Fig. 3. Identification of DED1 target genes.

a Number of DED1 DAP-seq peaks per 100 bp bin relative to annotated transcriptional start sites. Orange line shows the bound promoter region used to identify direct target genes. b Sequence logo of top DED1 binding motifs identified by meme-chip v4.12.0 using the 5000 highest scoring DAP-seq peaks. c Venn diagram showing genes bound by DED1 from −1 to +0.1 kb of the TSS that were tested for differential expression (orange) as well as DEGs from 12 DAP ded1-ref and normal sibling endosperm (q < 0.05, FC > 2, and TPM > 1). Overlapping genes (white text) are inferred to be direct targets of DED1, including 258 DED1-activated and 180 DED1-repressed genes. d Genome browser visualization of DAP-seq reads at fl3. e EMSA with DED1-GST purified protein and labelled fl3 promoter. Normal (Nor) or mutant (Mut) competitor probes were added at 100-fold greater concentration than the labelled fl3 probe. This experiment was completed twice with similar results. f Public maize transcriptome data for Ded1 and DED1 targets with known functions in endosperm development^,,. The color scale indicates the relative expression level of each gene. Expression of the se1 locus was not detected in the 8 DAP dissected tissues.

Fig. 4. Dosage-dependent regulation of downstream DED1 targets.
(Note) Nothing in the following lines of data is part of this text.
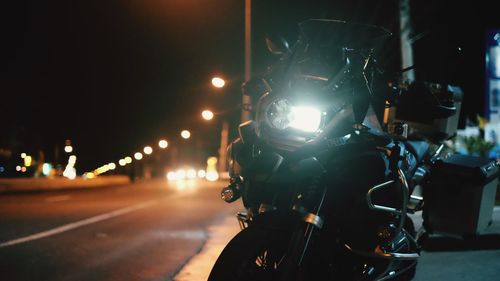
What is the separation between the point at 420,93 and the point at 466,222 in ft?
3.65

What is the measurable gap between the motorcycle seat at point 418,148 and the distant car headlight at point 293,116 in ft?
3.58

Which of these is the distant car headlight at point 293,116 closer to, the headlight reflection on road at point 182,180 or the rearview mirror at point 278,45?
the rearview mirror at point 278,45

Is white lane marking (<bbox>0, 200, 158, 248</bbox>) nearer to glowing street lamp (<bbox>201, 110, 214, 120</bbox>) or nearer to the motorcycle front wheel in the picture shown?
glowing street lamp (<bbox>201, 110, 214, 120</bbox>)

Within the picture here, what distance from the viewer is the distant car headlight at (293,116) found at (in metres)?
3.74

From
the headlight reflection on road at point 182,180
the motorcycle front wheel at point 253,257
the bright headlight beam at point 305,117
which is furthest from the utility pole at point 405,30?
the headlight reflection on road at point 182,180

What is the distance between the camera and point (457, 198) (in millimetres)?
4734

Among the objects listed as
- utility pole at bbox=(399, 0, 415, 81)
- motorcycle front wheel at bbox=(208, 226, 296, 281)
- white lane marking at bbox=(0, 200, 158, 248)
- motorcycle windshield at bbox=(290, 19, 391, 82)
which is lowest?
white lane marking at bbox=(0, 200, 158, 248)

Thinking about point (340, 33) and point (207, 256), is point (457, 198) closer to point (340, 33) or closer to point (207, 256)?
point (340, 33)

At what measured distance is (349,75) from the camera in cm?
394

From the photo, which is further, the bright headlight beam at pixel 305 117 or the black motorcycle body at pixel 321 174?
the bright headlight beam at pixel 305 117

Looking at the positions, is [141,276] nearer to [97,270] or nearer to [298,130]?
[97,270]

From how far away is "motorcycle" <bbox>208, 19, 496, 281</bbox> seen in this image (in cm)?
345

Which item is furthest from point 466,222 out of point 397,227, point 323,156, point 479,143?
point 479,143

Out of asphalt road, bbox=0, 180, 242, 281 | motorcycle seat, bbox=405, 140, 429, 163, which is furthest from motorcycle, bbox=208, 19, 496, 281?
asphalt road, bbox=0, 180, 242, 281
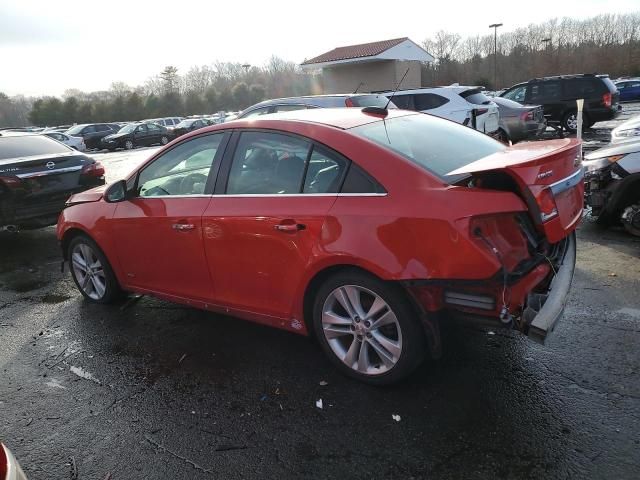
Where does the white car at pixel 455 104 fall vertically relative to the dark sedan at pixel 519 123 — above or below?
above

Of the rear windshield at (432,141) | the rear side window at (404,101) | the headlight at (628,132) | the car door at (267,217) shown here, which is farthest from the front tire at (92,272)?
the rear side window at (404,101)

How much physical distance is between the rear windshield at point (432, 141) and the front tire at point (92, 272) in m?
2.75

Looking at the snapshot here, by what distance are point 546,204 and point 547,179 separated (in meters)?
0.14

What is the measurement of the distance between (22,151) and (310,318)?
654 cm

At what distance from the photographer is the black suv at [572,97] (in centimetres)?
1548

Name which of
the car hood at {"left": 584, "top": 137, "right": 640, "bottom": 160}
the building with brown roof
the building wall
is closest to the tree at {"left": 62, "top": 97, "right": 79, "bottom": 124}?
the building with brown roof

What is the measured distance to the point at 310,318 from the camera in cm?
326

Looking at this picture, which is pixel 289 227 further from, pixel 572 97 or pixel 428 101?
pixel 572 97

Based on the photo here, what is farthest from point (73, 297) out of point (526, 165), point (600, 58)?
point (600, 58)

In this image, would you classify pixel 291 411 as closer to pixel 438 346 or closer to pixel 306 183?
pixel 438 346

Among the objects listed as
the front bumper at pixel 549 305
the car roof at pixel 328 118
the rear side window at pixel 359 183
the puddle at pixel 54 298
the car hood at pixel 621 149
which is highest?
the car roof at pixel 328 118

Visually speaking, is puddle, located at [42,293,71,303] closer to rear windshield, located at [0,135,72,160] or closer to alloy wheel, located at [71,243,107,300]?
alloy wheel, located at [71,243,107,300]

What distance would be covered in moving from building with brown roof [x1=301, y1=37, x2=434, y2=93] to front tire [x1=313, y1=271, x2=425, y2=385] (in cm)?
2817

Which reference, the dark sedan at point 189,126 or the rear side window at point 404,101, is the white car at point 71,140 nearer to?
the dark sedan at point 189,126
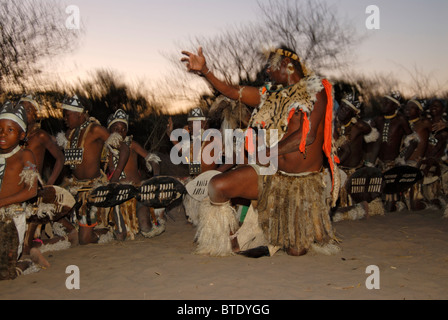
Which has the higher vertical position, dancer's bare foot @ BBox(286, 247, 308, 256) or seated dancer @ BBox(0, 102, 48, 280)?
seated dancer @ BBox(0, 102, 48, 280)

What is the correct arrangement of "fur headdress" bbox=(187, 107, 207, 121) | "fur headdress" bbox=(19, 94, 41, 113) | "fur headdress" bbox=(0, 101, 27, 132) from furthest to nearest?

a Expression of the normal allele of Ded1 and DED1 downstream genes by qRT-PCR in four dosage states of Ded1 (D) and ded1-ref (d). Genes analyzed included the fl3 direct target, de18 potential direct target, sweet4c activated DEG, tcrr1 imprinted DEG, az22z5 α-zein repressed DEG, and a2 repressed DEG. Data points are averages of three technical replicates. Bars and error bars are the mean ± SD of three biological replicates from independent ears (n = 3). Letters denote significant differences (P < 0.05) from Tukey’s HSD test. b Schematic of DED1 target and downstream loci with documented roles in endosperm development. DED1 activates loci that act early in endosperm development and in nutrient transfer tissues. DED1 represses loci acting later during grain fill.